Il Mezzogiorno dimenticato da Giorgia Meloni: partono le critiche per i tagli alla spesa e la gestione dei finanziamenti del governo.
Dalle finestre di Palazzo Chigi, il Sud sembra essere scomparso. Il governo di Giorgia Meloni è sotto accusa per aver abbandonato le politiche per il Mezzogiorno. Non solo per i tagli alla spesa, stimati in circa 20 miliardi di euro, ma anche per la gestione dei finanziamenti. E’ triste la situazione per il Mezzogiorno.
Meloni annuncia un cambio di priorità
La situazione per il Mezzogiorno è diventata preoccupante dopo oltre un anno dall’insediamento di Giorgia Meloni al governo. L’Agenzia per la coesione è stata smantellata, le Zone Economiche Speciali (Zes) sono state eliminate e centralizzate, e il fondo perequativo è stato tagliato.
Inoltre, manca il report sul Piano Nazionale di Ripresa e Resilienza (Pnrr) e sono stati cancellati 7,6 miliardi di euro, con un taglio significativo su periferie e piani urbani. Si parla quindi, di tagli alla spesa stimati complessivamente di circa 20 miliardi.
La gestione dei fondi del Sud
Il 22 ottobre 2022, giorno del giuramento al Quirinale del governo, la neo presidente del Consiglio non sapeva a chi assegnare la delega per il Meridione.
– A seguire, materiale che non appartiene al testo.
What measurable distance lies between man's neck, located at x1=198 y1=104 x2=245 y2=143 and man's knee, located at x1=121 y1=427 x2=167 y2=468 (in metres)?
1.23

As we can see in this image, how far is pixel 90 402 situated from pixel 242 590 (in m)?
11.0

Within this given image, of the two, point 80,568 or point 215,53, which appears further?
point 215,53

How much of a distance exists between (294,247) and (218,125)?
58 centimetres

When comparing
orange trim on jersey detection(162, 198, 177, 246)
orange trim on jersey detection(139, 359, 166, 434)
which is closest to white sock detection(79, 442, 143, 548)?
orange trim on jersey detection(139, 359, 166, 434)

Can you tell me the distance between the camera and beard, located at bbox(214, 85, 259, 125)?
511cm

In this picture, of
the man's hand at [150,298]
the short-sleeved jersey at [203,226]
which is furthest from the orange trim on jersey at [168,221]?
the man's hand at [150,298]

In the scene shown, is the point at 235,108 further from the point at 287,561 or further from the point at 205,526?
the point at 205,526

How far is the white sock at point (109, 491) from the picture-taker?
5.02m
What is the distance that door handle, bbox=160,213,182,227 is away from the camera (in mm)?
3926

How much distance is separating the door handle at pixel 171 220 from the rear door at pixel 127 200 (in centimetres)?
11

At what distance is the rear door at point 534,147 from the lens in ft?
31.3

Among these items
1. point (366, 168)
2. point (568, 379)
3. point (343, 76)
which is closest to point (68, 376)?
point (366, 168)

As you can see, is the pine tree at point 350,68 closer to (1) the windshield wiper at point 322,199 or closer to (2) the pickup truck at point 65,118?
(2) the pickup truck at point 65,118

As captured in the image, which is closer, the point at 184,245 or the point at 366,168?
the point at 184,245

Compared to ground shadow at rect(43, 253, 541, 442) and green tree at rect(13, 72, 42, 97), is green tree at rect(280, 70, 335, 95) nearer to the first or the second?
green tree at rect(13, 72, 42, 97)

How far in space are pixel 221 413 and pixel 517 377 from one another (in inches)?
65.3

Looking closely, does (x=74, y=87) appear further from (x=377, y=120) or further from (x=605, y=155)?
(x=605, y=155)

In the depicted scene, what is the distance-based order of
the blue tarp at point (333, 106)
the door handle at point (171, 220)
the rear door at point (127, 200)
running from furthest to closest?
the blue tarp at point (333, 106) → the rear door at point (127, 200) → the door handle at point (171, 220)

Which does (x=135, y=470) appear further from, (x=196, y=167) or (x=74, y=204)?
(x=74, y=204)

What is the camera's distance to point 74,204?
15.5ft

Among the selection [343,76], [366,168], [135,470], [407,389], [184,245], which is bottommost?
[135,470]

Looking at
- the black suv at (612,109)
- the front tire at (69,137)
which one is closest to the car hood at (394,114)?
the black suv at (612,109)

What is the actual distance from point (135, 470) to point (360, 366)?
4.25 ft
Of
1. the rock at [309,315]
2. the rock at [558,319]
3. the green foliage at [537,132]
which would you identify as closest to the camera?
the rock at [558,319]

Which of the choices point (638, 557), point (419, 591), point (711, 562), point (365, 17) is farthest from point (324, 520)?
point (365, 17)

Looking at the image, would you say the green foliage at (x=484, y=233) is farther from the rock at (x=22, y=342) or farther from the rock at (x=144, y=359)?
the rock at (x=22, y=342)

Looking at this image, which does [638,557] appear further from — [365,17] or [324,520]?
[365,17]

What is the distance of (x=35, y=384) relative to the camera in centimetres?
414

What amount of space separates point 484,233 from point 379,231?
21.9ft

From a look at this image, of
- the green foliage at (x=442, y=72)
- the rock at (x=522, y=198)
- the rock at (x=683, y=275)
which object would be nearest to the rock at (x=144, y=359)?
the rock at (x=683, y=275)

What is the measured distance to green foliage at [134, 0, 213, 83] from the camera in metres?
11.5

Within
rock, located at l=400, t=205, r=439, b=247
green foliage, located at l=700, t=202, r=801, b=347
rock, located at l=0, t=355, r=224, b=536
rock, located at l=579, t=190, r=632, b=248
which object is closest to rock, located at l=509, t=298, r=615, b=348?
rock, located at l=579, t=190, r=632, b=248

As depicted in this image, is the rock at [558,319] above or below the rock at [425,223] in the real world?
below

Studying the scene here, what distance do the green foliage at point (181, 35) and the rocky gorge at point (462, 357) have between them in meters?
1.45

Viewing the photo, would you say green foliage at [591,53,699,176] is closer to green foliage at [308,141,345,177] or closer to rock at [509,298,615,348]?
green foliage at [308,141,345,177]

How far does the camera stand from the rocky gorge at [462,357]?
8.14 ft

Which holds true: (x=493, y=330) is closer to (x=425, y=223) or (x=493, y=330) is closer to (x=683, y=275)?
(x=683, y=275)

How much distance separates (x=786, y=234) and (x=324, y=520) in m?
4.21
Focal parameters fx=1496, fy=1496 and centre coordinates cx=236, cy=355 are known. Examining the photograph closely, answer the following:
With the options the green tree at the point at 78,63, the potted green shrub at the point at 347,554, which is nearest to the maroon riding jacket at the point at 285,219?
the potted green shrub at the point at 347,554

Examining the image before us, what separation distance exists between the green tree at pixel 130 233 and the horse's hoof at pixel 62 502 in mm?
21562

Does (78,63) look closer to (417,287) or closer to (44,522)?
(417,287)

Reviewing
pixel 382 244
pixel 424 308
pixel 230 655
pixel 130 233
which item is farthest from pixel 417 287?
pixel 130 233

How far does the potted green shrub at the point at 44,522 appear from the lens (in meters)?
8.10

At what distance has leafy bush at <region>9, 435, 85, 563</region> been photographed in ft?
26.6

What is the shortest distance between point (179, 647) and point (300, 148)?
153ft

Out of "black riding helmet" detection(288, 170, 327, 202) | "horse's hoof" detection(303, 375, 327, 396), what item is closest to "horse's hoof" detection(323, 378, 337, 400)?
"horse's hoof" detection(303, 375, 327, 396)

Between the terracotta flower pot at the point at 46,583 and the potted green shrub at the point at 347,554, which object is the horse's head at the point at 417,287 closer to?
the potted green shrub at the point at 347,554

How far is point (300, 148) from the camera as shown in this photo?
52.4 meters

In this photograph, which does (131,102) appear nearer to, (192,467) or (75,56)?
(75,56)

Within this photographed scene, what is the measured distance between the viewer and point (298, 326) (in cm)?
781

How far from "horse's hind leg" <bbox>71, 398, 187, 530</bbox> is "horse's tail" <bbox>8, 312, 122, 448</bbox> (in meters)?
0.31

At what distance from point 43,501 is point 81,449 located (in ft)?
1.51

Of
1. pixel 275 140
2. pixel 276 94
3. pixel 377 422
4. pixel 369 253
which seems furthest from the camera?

Inizialmente, la delega era stata assegnata all’ex governatore siciliano Nello Musumeci.
Tuttavia, dopo 22 giorni di incertezze, la delega è stata affidata al ministro Raffaele Fitto, che aveva già le deleghe agli Affari europei, al Pnrr e alle Politiche di coesione. Una scelta che, tuttavia, ha portato a critiche sulla capacità del ministro di gestire tutti i dossier a sua disposizione.
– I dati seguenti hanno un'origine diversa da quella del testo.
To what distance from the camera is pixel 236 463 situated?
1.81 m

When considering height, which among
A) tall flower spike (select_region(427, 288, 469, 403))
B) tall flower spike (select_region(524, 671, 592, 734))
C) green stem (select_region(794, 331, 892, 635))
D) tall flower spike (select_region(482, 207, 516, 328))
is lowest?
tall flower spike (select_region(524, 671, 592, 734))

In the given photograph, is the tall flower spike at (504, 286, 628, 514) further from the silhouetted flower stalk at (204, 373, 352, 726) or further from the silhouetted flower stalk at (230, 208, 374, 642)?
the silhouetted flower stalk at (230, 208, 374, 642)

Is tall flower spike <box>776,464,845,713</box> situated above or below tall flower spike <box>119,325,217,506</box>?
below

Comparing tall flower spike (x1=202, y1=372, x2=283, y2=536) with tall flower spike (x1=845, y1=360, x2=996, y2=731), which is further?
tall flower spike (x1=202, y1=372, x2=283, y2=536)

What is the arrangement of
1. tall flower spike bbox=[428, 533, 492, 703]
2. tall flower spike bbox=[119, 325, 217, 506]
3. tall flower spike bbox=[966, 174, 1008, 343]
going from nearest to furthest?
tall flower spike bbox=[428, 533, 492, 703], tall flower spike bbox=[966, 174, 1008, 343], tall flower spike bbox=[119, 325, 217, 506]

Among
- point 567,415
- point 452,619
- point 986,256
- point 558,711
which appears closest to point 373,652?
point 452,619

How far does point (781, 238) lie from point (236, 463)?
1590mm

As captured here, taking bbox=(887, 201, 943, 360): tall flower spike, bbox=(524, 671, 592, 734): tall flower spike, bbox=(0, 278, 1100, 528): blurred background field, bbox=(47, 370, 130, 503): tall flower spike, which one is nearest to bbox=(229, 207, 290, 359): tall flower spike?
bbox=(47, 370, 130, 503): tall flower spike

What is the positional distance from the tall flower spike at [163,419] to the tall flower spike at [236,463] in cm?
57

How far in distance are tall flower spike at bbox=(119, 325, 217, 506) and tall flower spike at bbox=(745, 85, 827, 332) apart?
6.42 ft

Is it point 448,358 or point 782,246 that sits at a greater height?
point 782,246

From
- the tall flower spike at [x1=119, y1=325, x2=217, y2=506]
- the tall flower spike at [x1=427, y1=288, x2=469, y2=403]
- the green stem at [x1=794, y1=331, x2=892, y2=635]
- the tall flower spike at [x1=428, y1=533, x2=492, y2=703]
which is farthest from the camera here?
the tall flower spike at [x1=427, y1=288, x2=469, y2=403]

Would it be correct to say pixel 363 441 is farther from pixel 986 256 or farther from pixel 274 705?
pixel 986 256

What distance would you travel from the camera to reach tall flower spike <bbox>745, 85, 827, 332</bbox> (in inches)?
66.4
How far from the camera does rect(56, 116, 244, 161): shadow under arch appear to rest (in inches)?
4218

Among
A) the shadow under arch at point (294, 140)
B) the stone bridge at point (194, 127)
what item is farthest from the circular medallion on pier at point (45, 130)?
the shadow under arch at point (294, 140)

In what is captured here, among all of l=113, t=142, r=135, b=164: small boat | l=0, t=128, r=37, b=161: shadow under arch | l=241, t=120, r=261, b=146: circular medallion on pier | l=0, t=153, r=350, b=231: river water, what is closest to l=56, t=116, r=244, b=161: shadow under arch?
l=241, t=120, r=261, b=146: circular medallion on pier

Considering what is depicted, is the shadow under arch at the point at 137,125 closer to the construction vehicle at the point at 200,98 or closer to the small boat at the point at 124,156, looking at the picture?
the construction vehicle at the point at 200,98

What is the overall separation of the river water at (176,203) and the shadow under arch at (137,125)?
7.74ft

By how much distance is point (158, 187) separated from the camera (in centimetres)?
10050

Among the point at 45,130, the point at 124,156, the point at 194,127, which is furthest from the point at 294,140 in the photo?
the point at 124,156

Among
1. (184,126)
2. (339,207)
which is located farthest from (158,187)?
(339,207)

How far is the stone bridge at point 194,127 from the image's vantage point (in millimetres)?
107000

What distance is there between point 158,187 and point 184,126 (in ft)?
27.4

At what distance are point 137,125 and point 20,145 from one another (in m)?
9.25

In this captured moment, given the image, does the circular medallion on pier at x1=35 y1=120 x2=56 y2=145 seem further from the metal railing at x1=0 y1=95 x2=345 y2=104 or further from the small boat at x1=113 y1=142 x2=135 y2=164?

Ma non è tutto qui. Mentre in Parlamento procede l’autonomia differenziata, cara alla Lega e al ministro Roberto Calderoli, con l’ultima manovra di bilancio arriva il taglio quasi totale del Fondo perequativo infrastrutturale: 4,4 miliardi di euro promessi al Sud dal 2021 non arriveranno più.
L’unico investimento dedicato al Sud è il tanto amato progetto del Ponte sullo Stretto di Matteo Salvini: un piano che alla fin dei conti ha fatto solo infuriare la Sicilia e la Calabria, dopo la beffa del taglio di circa 2,3 miliardi di euro.